There is a place in fd.c that already referenced O_CLOEXEC (it wasn't
really using it, just making an assertion that flags don't collide),
with #ifdef around it, but that was only conditional because at the
time of commit 04cad8f7 we had a macOS 10.4 system (released 2005) in
the 'farm which obviously didn't know about POSIX 2008 interfaces. We
can just remove that #ifdef. (It's probably OK to remove the test of
O_DSYNC too but I'll think about that another time.)
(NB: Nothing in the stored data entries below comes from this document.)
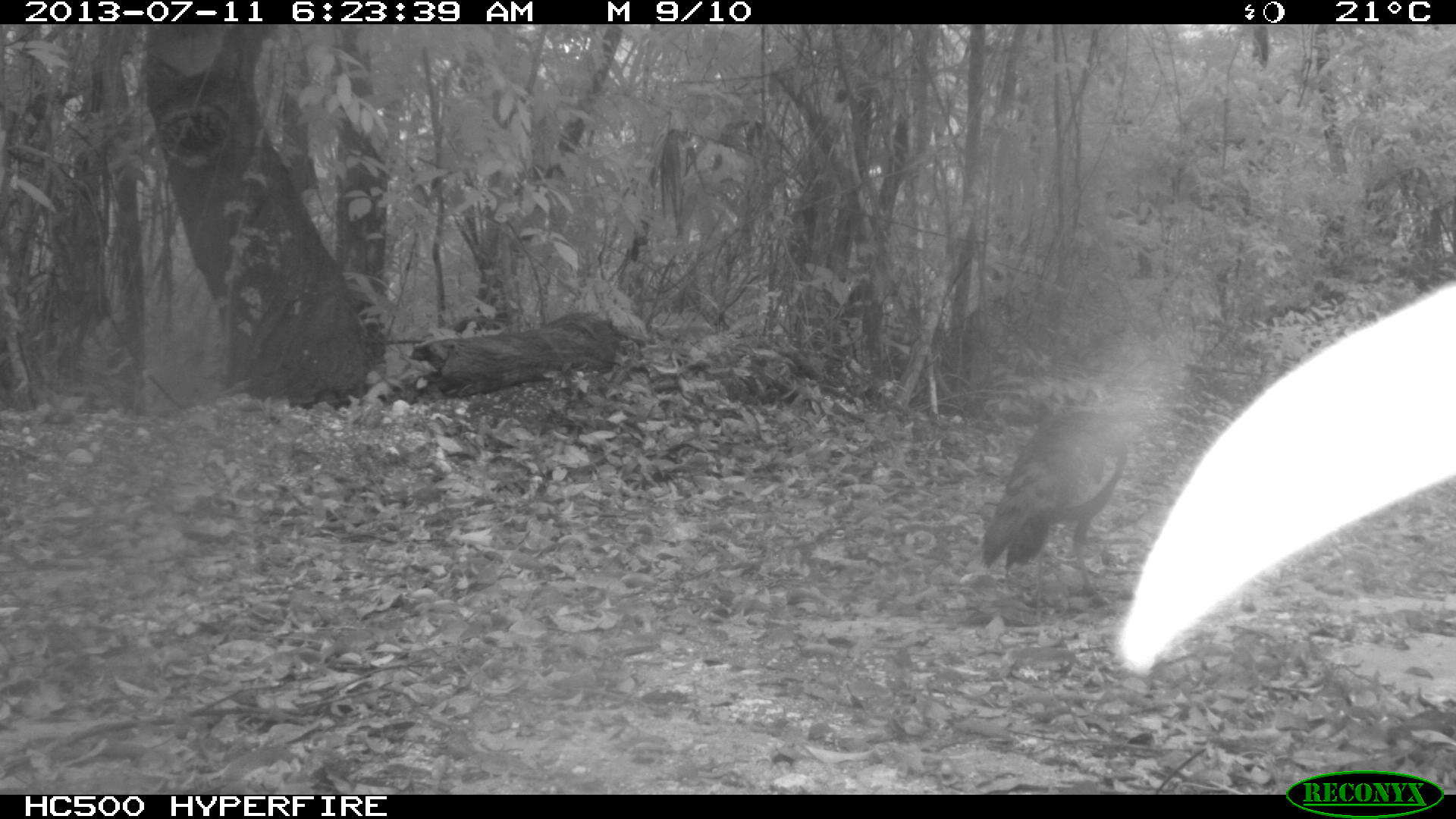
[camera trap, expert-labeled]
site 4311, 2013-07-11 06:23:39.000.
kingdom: Animalia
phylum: Chordata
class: Aves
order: Galliformes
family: Phasianidae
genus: Meleagris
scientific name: Meleagris ocellata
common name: ocellated turkey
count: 1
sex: female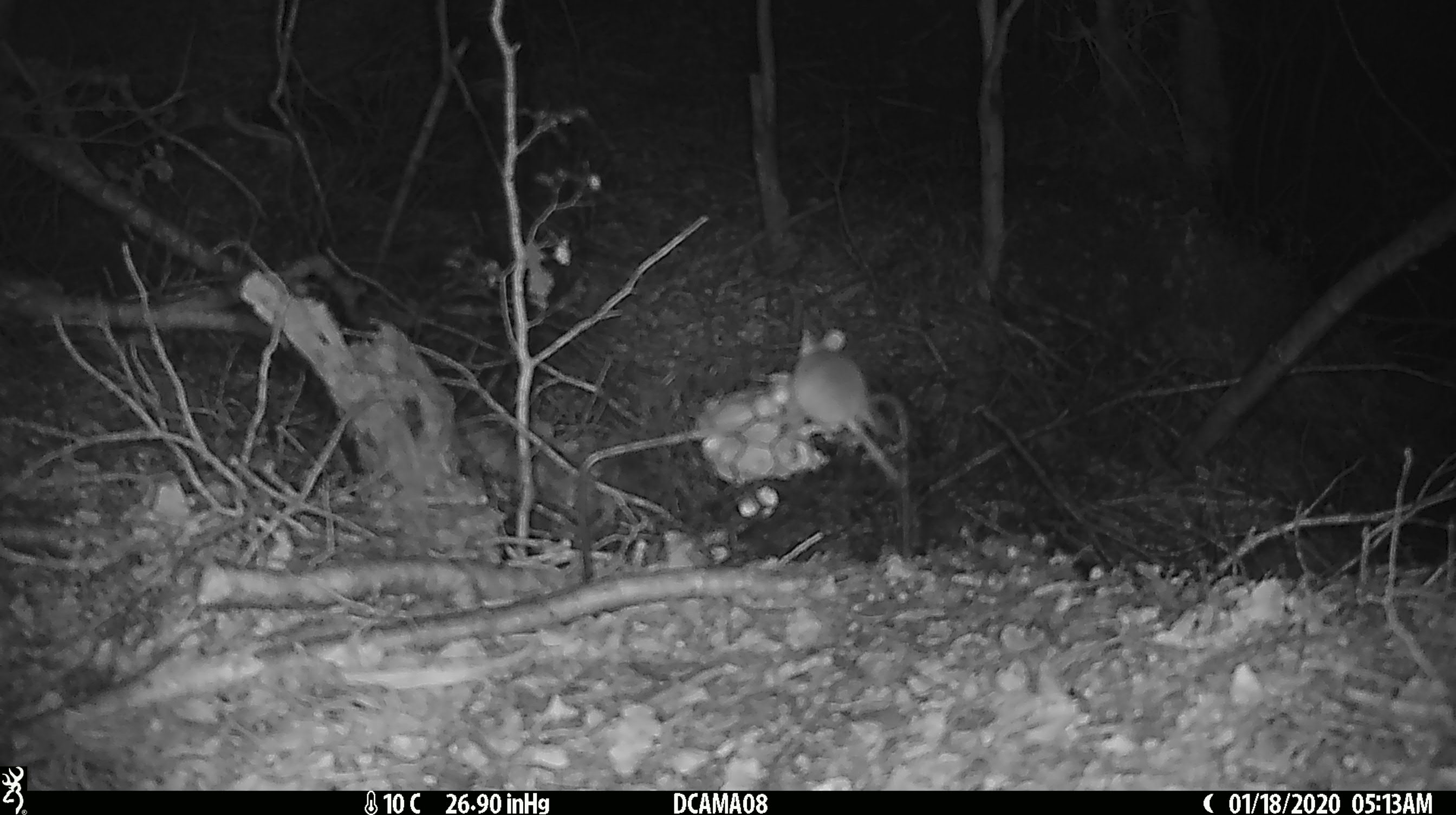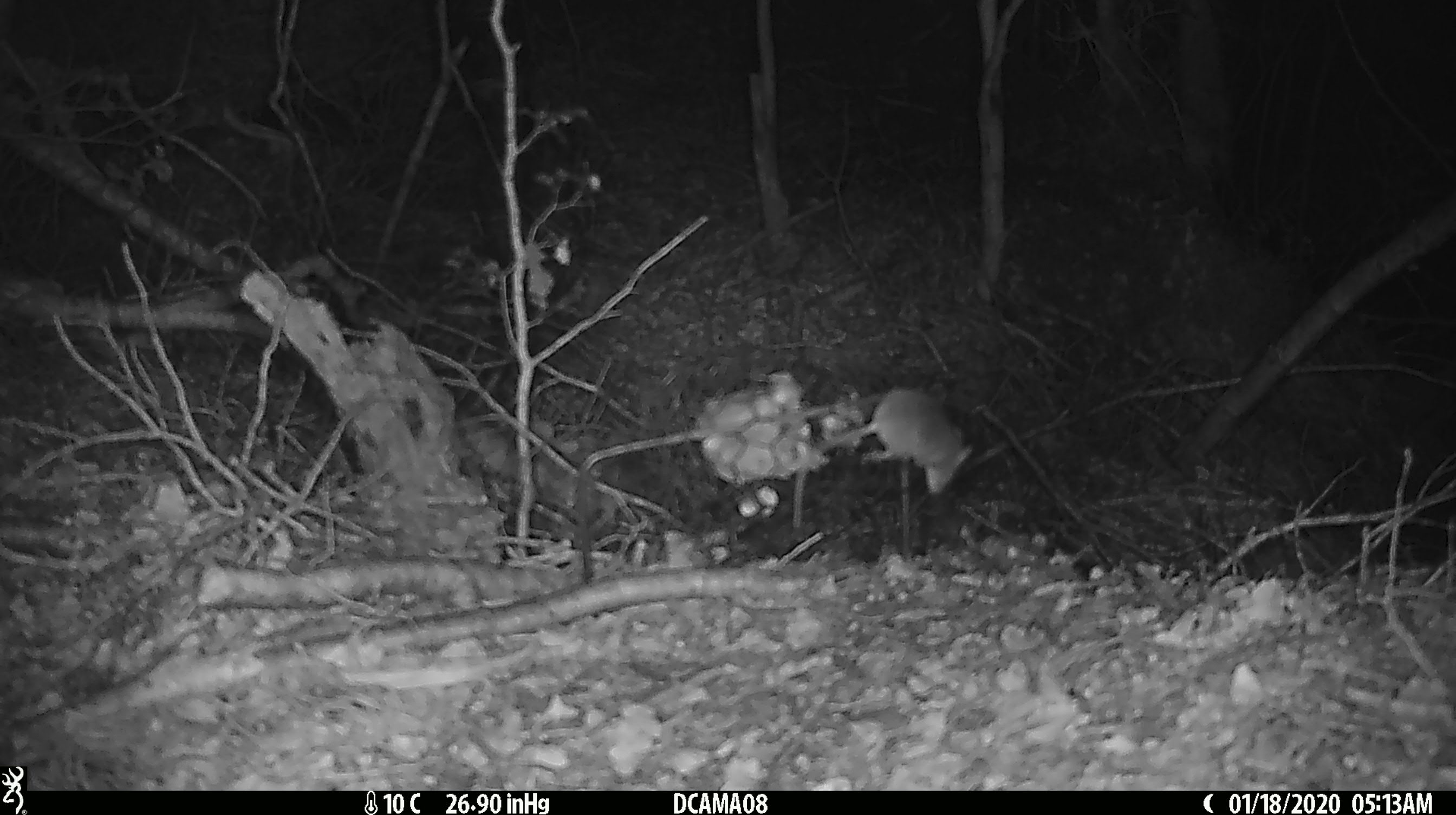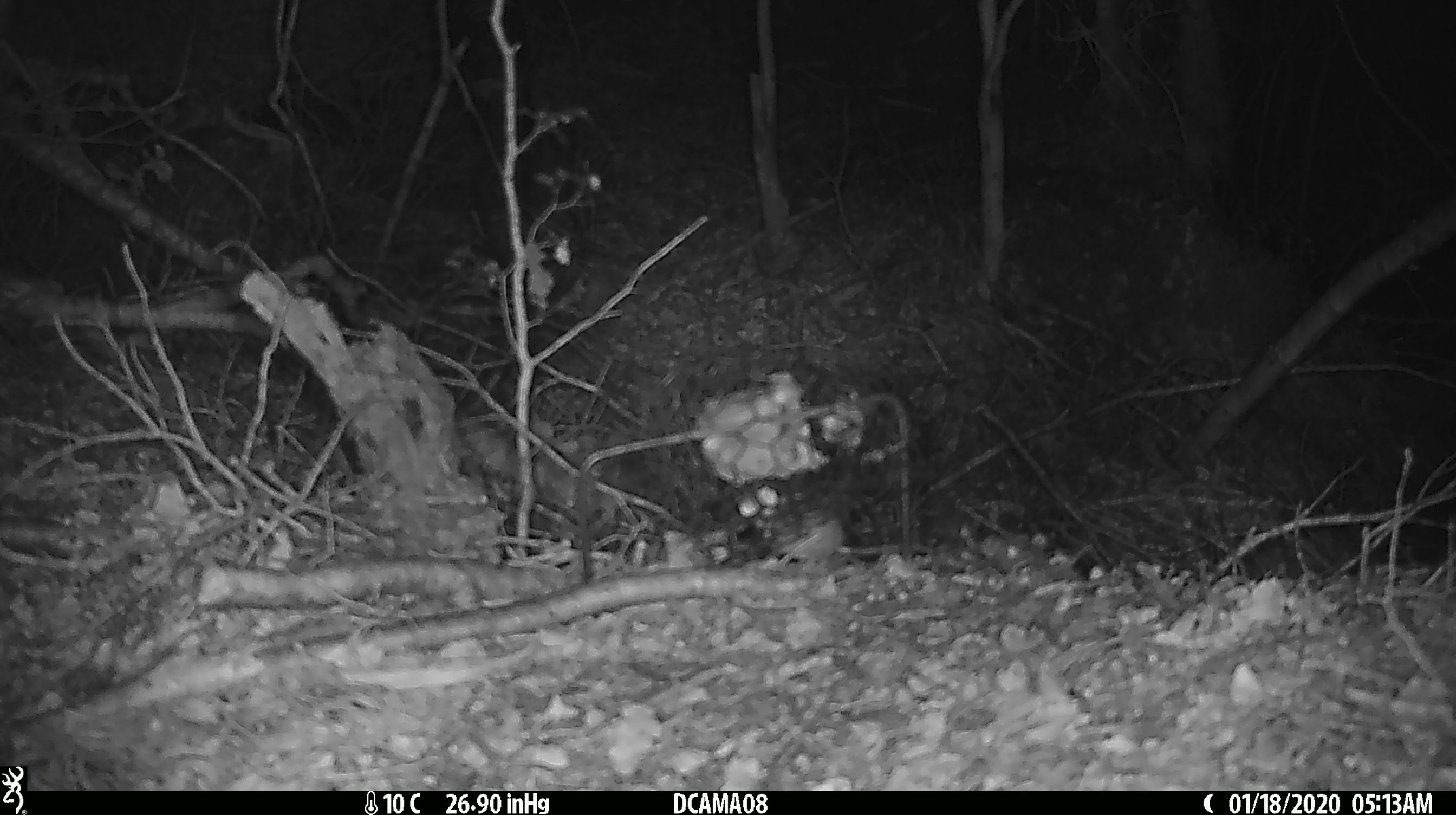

On Windows, handles, at least as we create them, are not inherited so
the problem doesn't come up AFAICS. I *think* if we were to use
Windows' own open(), that would be an issue, but we have our own
CreateFile() thing and it doesn't turn on inheritance IIUC. So I just
gave O_CLOEXEC a zero definition there. It would be interesting to
know what handles a subprocess sees. If someone who knows how to
drive Windows could run a subprogram that just does the equivalent of
'sleep 60' they might be able to see that in one of those handle spy
tools, to visually check the above. (If I'm wrong about that, it
might be possible for a subprocess to interfere with a
ProcSignalBarrier command to close all files, so I'd love to know
about it.)
We were already doing FD_CLOEXEC on the latch self-pipe with comment
"we surely do not want any child processes messing with them", so it's
not like this wasn't a well-known issue before, but I guess it just
never bothered anyone enough to do anything about the more general
problem.
With the attached, the test at the top of this email shows only in,
out, error, and one thing that procstat opened itself.
Are there any more descriptors we need to think about?